By 1687 the French ambassador knew that the Roman authorities would take action; he vacated the Palazzo and soon after the French quarter was occupied. A few weeks later, in May 1687, Innocent formally issued a bull removing diplomatic immunity from the quarters, a position which all the great powers, except France, now accepted. The arrival of the Marquis de Lavardin, the new French ambassador, with an armed entourage, marked an aggressive rejection of Innocent’s policy. Lavardin took up residence in the Palazzo Farnese, flying the French flag and refusing to abandon its diplomatic privileges. He essentially established the French quarter as a militarised colony within Rome, but he sought to restore order to the district. He expelled over 100 criminals living within its boundaries and had entrance ways policed to prevent the quarter’s immunities being abused. In March 1688, following his excommunication and an interdict placed on the French church of St Louis, Lavardin was recalled. He had to remove his armed guard, having spent a great deal of his own money defending and reforming the quarter. Innocent XI’s death in August 1689 gave Louis the opportunity to draw a line under the dispute without losing face. He had initially insisted that the new pope, Alexander VIII, should accept the immunities of the quarter as well as other points of conflict, but when Alexander refused, Louis acquiesced on the franchises, hoping this would give him a better bargaining position on the rest. In the next pontificate, pressures of war, geopolitics and diplomacy eventually forced Louis to abandon most of the other claims of the régale, too.

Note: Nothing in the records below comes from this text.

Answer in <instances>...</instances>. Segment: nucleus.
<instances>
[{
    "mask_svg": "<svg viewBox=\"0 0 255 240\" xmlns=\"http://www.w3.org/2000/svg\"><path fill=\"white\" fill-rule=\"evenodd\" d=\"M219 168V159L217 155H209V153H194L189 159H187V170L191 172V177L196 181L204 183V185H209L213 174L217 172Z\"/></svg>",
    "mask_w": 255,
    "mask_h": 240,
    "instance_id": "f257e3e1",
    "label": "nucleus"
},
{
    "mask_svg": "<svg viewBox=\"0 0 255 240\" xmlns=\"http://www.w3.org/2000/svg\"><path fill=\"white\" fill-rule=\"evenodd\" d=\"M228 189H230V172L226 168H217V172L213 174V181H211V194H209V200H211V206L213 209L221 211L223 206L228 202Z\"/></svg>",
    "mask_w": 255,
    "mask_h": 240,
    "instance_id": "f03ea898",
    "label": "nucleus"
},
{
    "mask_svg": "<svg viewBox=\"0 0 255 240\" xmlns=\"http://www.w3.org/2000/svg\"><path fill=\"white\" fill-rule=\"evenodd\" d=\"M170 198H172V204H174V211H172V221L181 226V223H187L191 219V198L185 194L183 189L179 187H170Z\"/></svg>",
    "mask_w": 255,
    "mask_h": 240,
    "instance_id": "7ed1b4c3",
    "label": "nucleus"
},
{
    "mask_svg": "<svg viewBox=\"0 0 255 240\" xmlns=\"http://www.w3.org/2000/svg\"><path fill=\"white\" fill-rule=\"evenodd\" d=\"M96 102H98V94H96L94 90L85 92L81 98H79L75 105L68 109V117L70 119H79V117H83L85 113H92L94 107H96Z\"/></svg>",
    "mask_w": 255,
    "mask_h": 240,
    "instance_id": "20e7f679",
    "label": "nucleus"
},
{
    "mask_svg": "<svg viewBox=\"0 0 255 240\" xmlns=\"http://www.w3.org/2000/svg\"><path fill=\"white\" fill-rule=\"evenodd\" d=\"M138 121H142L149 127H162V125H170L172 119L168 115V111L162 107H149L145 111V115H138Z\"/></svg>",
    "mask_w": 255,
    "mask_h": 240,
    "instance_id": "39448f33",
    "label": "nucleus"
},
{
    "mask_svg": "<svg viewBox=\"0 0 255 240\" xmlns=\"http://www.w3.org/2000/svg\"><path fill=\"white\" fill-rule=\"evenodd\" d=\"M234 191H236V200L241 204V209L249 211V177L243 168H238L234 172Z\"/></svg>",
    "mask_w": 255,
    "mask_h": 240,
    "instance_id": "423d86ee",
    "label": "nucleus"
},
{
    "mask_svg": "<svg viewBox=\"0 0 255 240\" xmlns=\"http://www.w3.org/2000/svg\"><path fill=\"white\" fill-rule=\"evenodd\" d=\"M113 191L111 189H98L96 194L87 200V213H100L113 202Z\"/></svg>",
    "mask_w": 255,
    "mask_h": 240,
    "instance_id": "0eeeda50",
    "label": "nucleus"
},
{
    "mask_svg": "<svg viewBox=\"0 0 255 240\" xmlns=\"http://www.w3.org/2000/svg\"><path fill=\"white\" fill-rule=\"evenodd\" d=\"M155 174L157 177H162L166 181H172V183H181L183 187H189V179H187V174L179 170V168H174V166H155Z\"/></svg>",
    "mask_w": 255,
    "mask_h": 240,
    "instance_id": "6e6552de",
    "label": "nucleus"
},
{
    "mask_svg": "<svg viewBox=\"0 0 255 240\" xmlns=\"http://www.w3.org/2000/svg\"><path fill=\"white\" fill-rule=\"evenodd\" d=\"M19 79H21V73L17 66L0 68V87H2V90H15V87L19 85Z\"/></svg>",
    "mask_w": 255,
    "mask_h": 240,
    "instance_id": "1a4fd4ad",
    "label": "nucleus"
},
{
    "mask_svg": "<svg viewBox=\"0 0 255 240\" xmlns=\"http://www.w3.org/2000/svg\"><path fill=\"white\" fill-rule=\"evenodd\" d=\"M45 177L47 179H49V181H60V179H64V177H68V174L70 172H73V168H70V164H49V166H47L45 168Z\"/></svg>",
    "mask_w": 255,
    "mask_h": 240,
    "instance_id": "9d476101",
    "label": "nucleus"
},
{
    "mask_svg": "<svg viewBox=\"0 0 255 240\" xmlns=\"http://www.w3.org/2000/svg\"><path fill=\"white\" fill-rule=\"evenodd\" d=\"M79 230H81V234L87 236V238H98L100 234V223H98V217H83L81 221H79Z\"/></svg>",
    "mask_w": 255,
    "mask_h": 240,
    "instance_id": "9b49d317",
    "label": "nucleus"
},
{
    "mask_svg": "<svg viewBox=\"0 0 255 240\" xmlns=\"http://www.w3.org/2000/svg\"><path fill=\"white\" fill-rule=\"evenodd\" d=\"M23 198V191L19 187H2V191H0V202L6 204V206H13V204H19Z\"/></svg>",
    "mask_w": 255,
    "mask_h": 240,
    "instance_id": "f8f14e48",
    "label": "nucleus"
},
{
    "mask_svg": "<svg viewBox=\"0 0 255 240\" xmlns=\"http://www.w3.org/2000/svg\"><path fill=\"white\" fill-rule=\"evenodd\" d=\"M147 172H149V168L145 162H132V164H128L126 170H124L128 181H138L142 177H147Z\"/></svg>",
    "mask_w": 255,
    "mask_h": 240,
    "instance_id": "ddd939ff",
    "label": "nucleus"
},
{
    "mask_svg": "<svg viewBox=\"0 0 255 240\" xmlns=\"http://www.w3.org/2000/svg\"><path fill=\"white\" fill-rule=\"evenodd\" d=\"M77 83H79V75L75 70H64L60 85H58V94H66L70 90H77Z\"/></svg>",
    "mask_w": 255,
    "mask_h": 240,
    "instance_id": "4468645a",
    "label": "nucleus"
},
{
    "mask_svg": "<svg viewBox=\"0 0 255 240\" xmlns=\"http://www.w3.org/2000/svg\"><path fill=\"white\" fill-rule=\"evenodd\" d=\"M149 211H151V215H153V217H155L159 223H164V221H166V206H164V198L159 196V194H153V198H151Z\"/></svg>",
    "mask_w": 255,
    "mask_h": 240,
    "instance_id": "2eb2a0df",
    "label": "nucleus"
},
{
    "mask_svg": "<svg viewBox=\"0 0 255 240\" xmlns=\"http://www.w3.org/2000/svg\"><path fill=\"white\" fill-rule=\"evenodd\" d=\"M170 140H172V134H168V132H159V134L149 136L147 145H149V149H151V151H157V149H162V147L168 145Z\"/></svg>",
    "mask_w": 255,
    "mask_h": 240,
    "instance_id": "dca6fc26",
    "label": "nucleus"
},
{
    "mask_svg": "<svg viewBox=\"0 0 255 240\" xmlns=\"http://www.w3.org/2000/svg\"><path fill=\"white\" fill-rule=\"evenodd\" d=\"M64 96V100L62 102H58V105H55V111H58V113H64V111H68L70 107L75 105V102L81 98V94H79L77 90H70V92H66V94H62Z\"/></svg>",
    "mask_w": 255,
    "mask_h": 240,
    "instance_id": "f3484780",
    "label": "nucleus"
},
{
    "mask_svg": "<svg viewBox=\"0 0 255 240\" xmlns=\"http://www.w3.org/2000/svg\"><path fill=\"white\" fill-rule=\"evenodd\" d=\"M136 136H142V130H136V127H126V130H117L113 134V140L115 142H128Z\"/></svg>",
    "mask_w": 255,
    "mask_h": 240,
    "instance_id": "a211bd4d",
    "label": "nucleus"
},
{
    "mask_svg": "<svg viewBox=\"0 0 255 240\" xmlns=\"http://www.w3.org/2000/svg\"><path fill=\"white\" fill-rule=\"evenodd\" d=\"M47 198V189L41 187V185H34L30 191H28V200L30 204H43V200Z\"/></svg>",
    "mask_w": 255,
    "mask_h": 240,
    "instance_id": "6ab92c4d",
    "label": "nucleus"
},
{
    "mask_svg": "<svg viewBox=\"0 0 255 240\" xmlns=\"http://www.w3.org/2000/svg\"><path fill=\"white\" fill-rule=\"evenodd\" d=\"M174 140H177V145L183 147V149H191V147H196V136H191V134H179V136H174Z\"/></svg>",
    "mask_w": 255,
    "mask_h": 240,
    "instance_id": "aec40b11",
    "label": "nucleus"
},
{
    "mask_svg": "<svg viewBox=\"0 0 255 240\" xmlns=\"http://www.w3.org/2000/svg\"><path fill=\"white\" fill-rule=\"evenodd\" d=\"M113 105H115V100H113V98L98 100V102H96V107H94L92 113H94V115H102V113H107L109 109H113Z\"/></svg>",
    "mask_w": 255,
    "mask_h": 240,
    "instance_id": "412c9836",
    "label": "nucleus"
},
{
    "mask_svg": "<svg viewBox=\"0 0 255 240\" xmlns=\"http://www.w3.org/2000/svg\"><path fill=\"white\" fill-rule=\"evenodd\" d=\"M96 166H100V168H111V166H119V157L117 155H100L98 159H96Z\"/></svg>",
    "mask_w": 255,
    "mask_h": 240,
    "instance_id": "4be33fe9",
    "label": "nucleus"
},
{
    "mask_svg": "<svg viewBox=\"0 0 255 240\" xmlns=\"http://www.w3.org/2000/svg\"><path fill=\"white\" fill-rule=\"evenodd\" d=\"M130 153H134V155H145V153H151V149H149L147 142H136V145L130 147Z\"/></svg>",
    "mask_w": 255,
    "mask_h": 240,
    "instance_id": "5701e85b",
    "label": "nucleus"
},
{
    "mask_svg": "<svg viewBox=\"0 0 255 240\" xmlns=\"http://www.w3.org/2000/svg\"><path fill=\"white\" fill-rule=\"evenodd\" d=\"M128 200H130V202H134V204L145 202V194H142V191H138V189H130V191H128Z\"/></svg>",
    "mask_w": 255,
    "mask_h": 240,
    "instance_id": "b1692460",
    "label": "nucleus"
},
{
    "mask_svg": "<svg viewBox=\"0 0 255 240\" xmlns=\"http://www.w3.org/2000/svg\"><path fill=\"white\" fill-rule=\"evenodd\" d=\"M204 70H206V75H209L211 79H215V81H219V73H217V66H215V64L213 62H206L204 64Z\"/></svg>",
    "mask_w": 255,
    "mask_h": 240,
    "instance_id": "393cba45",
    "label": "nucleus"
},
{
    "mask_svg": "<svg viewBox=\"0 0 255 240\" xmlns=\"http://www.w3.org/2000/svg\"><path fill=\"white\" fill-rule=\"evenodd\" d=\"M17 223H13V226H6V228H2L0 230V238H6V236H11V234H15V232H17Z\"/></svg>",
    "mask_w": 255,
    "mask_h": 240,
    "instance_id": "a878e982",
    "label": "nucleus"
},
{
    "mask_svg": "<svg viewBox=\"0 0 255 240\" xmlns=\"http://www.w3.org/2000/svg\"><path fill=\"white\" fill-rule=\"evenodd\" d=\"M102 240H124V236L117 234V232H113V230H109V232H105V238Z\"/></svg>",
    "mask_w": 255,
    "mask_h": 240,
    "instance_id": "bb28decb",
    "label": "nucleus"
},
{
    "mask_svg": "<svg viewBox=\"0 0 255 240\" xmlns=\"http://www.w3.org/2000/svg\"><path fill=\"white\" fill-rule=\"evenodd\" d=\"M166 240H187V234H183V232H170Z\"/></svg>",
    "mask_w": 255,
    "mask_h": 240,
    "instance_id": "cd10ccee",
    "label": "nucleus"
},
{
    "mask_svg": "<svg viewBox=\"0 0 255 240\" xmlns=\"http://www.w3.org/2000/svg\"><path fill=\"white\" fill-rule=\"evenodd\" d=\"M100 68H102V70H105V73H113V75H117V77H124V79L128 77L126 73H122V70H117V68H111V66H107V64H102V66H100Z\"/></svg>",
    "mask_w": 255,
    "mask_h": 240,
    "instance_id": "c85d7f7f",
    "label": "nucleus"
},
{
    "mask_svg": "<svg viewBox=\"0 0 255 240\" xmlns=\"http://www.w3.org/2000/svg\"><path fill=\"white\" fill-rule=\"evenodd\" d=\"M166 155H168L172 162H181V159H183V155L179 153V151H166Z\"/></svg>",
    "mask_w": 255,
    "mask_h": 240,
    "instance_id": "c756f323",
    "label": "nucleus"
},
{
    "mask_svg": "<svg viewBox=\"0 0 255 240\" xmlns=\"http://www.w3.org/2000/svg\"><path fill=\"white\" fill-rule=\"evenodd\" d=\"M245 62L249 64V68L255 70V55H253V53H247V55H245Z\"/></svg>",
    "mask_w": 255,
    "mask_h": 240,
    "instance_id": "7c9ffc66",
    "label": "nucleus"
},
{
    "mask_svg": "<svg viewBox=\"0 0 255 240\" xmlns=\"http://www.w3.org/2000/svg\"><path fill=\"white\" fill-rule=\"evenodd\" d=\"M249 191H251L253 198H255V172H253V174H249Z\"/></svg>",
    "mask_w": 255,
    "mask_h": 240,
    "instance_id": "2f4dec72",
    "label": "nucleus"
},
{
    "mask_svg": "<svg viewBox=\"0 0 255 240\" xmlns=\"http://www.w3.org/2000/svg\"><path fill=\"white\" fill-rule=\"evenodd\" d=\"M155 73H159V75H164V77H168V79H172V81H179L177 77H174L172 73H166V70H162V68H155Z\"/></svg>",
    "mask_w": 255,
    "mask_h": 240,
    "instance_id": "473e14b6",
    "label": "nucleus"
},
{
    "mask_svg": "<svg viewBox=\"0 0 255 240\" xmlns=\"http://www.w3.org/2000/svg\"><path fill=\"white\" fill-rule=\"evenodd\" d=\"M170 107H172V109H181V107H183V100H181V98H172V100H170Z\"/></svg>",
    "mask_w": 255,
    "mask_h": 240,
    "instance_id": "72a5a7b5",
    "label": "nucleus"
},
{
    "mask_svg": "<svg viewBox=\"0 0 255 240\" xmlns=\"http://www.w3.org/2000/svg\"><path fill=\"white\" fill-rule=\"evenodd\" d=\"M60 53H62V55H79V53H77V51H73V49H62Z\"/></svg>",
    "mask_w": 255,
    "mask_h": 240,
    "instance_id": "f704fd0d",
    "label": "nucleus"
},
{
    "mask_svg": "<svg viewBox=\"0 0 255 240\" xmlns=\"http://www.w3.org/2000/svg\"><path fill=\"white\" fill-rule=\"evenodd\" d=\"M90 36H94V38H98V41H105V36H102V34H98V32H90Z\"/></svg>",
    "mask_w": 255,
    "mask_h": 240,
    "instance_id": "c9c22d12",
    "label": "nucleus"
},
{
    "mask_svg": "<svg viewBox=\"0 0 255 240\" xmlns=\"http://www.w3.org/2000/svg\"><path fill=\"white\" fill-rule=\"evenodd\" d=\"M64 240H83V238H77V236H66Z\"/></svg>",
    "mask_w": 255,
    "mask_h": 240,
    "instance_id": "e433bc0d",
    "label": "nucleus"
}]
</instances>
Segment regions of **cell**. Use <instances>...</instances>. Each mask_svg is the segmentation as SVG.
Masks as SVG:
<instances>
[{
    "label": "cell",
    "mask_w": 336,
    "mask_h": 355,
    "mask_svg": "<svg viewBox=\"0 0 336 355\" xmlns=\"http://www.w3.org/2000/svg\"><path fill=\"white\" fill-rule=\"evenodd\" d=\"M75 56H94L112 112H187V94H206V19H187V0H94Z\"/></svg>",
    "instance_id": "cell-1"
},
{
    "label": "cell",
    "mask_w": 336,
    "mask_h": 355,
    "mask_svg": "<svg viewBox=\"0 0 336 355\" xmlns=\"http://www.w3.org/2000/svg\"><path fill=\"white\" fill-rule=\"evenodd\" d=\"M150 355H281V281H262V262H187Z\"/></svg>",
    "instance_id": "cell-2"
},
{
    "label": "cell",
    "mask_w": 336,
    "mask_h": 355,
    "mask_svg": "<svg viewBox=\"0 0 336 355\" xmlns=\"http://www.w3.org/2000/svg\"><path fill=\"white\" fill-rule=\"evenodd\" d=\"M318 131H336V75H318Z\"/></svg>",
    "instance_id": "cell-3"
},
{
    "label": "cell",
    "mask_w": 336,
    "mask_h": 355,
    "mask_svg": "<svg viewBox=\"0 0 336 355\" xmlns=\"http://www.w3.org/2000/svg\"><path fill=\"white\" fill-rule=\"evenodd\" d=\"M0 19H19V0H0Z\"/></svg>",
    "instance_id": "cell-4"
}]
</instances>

The affair of the franchises emphasised that Rome remained the diplomatic centre of Europe and demonstrated how the popes were committed to preserving their continued relevance in post-Reformation Europe. Louis XIV’s insistence that the exercise of diplomatic privilege within the quarter was a temporal, not a spiritual matter, was one way in which Catholic monarchs sought to justify resistance to papal authority. But many were equally pleased to align themselves with papal interests. Innocent XI reportedly felt that Spain’s ‘renouncement of the quarter gave greater pleasure than the destruction of 30,000 Turks’: a sentiment that suggests the papacy remained intent not just on reclaiming the city of Rome and the papal states from external influence, but were also gratified by the support of the Catholic powers and buoyed by the influence they exerted in Europe and beyond.